Always pushing boundaries, alt-pop phenomenon Lights has never shied away from a challenge. Through her first three records, Lights built an incredibly passionate fanbase, selling out tours around the world, earning 100M in U.S. streams, 200K in U.S. album sales, and two JUNO Awards, not to mention the 2M + rabid fans who follow her every move online. Yet through this success, she felt like she had more important things to say through her music but just didn’t know how to get them out.

Then came En, short for Enaia, a fictional character from a fictional world created in Lights’ imagination that is not altogether different from herself. Throughout a year long process, she began secretly working on an unprecedented idea writing and drawing her own comic book based around this alter ego of sorts. And on top of that, just to make things more difficult — an album to coincide with the whole thing.

Thus came Skin&Earth, the Canadian singer’s fourth record and her most open and vulnerable to date. “In the past, Lights wouldn’t write about being angry or Lights wouldn’t write a song about fighting or Lights wouldn’t write about sex,” she says. “So En is me in another dimension, and I was able to write about all the things that I never wrote about before.”

The setting for Skin&Earth revolves around the last city left in a post-apocalyptic world that is lost to famine & plague, devoid of hope. A super corporation called Tempest runs everything from the media to the water rations to the schools. “There’s a lot of commentary in the story about how we’ve taken and taken and taken until there’s nothing left and that’s how this apocalypse has happened and that’s why they’re in this last bastion of humanity.” The environment being a topic close to Lights’ heart, she states, “It was awesome. It was freeing.” She continues, “That’s the whole vibe of the record and the comic. This meandering search for hope in a hopeless world that you really never know what you’re gonna get. You really never know what’s gonna happen until the end.”

Lights received advice from comic heavy hitting friends the likes of Brian K. Vaughan (Y: The Last Man, Runaways), Jamie McKelvie (The Wicked + The Divine) and G. Willow Wilson (Ms. Marvel) on the project. Initially wanting Vaughan to write the book, she says “He reminded me that I’m a writer already. He gave me the faith in myself to believe I could do it.”

She seemingly transcended through to a new level of creativity while working on Skin&Earth. “Once you open that part of your brain, you open the floodgates and it never ends. From that day on, a year and a half ago, it has never ended. My mind is constantly flowing with ideas. And I’ve never been more creative or inspired and I’ve never had more faith in myself to actually accomplish something.”

Growing up with Calvin and Hobbes, Herman and The Far Side, Lights has been a lifelong fan of comics including current favorites like Saga, Pretty Deadly, Bitch Planet, and The Wicked + The Divine which all star or are created by other strong women. Comics have even influenced her music all the way back to her first record, The Listening, with her character Captain Lights. “It’s always made its way into my aesthetic and the way my art is. But never to this degree.”

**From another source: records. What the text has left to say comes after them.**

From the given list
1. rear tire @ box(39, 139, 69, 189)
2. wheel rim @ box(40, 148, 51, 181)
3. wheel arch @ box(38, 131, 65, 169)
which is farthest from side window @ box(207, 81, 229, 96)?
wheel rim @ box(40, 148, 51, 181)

The album form of Skin&Earth also brings help from some of music’s brightest including Corin Roddick of Purity Ring, Big Data and Josh Dun of Twenty One Pilots. “Everything that happened on this record was really fun and natural and felt like we were all working towards the same goal,” she says. “It was this organic mutual fan-ship kind of thing that brought it all together.” She continues, “This is the most fun I’ve had doing a record. I’ve never felt that I understood a record more and I’ve never felt like I understood a reason for a record more.”

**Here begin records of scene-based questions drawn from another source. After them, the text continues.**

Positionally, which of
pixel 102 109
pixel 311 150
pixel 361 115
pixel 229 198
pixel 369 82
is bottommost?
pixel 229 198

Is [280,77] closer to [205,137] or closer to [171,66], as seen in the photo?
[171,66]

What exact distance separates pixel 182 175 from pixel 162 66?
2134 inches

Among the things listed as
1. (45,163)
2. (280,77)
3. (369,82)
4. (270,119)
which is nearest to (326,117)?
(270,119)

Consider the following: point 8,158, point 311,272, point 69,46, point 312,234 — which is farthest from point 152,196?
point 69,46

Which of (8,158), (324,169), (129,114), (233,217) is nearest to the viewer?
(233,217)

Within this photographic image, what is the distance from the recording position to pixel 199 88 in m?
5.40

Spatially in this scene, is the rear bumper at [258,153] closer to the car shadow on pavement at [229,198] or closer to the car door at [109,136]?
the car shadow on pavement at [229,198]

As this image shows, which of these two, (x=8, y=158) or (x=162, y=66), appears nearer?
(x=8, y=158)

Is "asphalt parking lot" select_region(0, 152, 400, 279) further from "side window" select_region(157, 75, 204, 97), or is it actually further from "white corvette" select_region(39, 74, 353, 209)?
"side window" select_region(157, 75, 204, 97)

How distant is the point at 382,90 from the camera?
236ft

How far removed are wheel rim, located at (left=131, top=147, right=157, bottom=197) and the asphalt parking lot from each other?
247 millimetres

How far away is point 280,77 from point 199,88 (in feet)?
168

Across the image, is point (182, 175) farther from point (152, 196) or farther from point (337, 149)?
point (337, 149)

Each track weaves effortlessly between topics of hope, hopelessness and romance including the anthemic first single “Giants” and the gloomy “New Fears” where she says “The sound is generated by the mood of that chapter. Chapter 5 is very moody and dark and the song emulates that.” New themes began to emerge for Lights during the writing process as well for this album. “There’s a song on the record called “Savage” and there’s anger in it — I’ve never written like that before,” she says.

For advice on how to consume the Skin&Earth record and comic book combo, Lights suggests that “they’re better absorbed separately and each of them augments the other. So you can listen to a song on its own and it’s something completely standalone. And then you can read the comic on its own and it’s standalone as well. But when you put them together and you start to connect the dots, there’s something so much deeper there.”

Ultimately for Lights, the most important takeaway from the story of Skin&Earth is of a young woman entranced by a spirit that she and she alone must overcome. “This is based on internal, emotional stress and turmoil — stuff that I’ve dealt with and stuff that a lot of people have dealt with. I’ve always believed that all those battles can be fought and you come out of this stronger. And that was the foundation of the story,” she says. “At the end of the day, if nothing else, I want people, especially young women, to see in this character a little bit of themselves — see that an ordinary person can do amazing things and fight battles nobody else can see, and there’s no shame in that. In fact, there’s a lot of beauty in it.”